Thailand describes this as the first time that the leader of a member of the Anase (the Southeast Asian Bloc in the two countries) intervened to cause a political crisis in a neighboring country.
He undoubtedly threw flames on the conflict, which makes the Thai government much more difficult to adopt a position of conciliation on the border.
It is difficult to know why a cunning and experienced politician like Hun Sen has chosen to destroy his old friendship with the Shinawatra family and degenerate border tension. The Cambodian government does not seem ready to answer questions about flight.
“The problem of flight is only a small problem, compared to what was going on in Bangkok, with competing factions trying to gain power in the administration,” said Suos Yara, who blamed the Thai army for having used the conflict to stimulate its own influence.
Instead, he reiterated the long -standing call from Cambodia for Thailand to accept the disputed French card and the intervention of the CIJ.

While politicians and civil servants continue to fight, many Cambodians moved by fighting has still not returned home, despite dark conditions in the temporary camps to which they were moved.

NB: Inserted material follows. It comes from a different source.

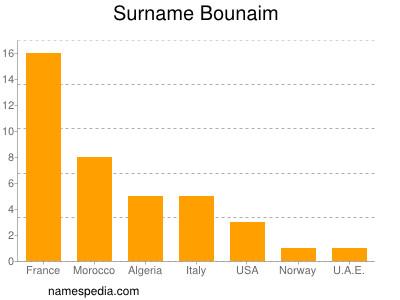 Surname Bounaim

Five thousand families lived under rudimentary tarpaulins in the camp we visited, surrounded by mud and a minimum of sanitation.
A common kitchen has loaded the potato soup for their dinner.
On the Thai side, where the conditions in the shelter were much better, all the displaced returned home in the days following the ceasefire.
“The authorities tell us that the situation is not yet good,” said a woman in the Cambodian camp. “While I live near the border, I dare not go back.”
It is true that there are still ammunition not exploded by the five days of bombing.
But the flood of disinformation on the conflict in Cambodia, which has warned, without proof, of imminent Thai attacks and the use of toxic gas, created a climate of fear which also prevents people from returning home.
A large sign had been placed on the main track which crosses the camp while reading “Cambodge Need Peace – Final”.
It was a feeling that we heard of all those we talked about in Cambodia.
But for this to happen, leaders, civilians and military, in the two countries must mitigate the nationalist rhetoric without compromise which now characterizes their dispute.